Task to carry out ▸
Please turn the data below into a JSON list of strings, one string per line, with blank lines and the pictures left out.

Scene question data:
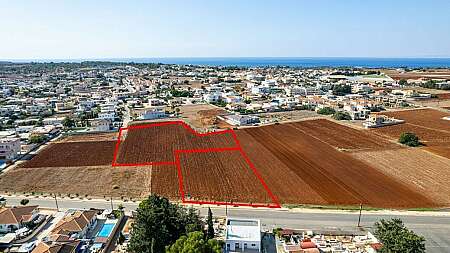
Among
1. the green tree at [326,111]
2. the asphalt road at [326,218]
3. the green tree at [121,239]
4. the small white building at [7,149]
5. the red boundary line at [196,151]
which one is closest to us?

Task answer ▸
[
  "Among",
  "1. the green tree at [326,111]",
  "2. the asphalt road at [326,218]",
  "3. the green tree at [121,239]",
  "4. the small white building at [7,149]",
  "5. the red boundary line at [196,151]",
  "which one is closest to us?"
]